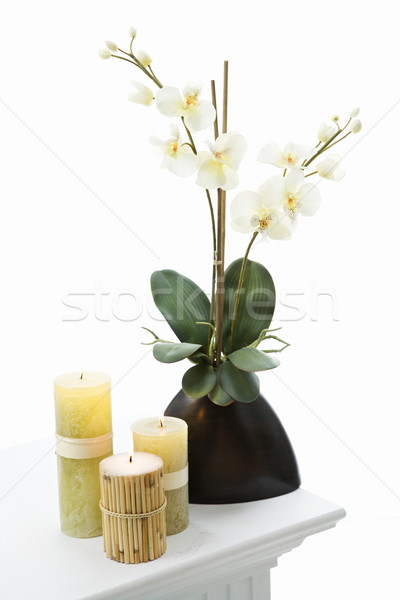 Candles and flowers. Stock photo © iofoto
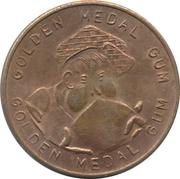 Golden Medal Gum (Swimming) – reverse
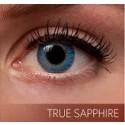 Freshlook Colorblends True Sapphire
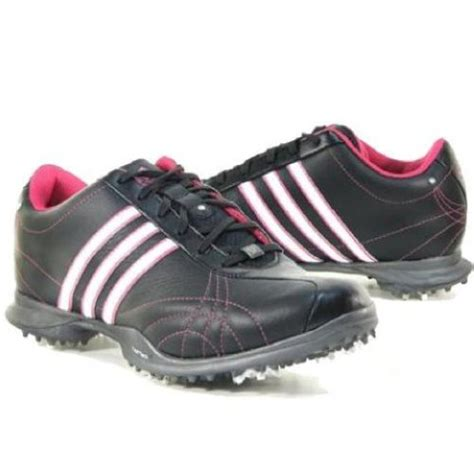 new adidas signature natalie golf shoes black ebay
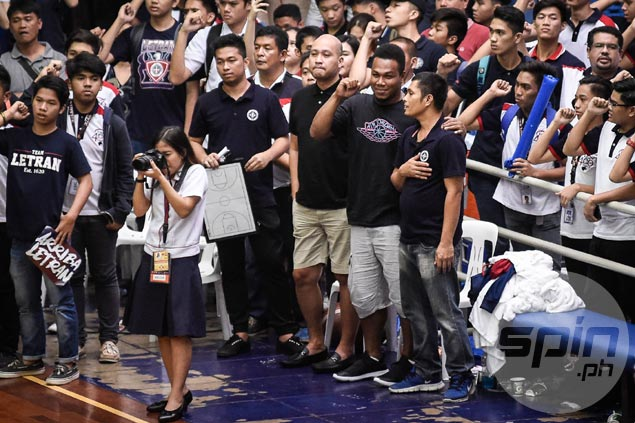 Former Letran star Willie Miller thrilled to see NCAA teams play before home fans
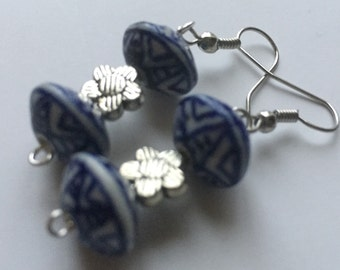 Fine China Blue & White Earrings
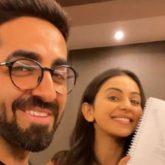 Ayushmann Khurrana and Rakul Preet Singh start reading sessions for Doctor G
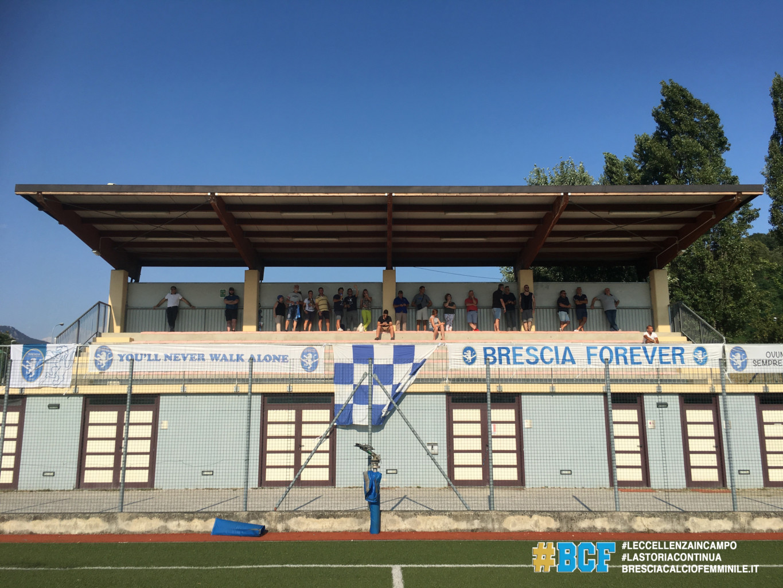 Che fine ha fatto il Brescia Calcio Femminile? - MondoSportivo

WORK TASK: The answer must be the full listing, exact in every line, with the pictures removed.

RESPONSE TO THE EXERCISE:
 Candles and flowers. Stock photo © iofoto
 Golden Medal Gum (Swimming) – reverse
 Freshlook Colorblends True Sapphire
 new adidas signature natalie golf shoes black ebay
 Former Letran star Willie Miller thrilled to see NCAA teams play before home fans
 Fine China Blue & White Earrings
 Ayushmann Khurrana and Rakul Preet Singh start reading sessions for Doctor G
 Che fine ha fatto il Brescia Calcio Femminile? - MondoSportivo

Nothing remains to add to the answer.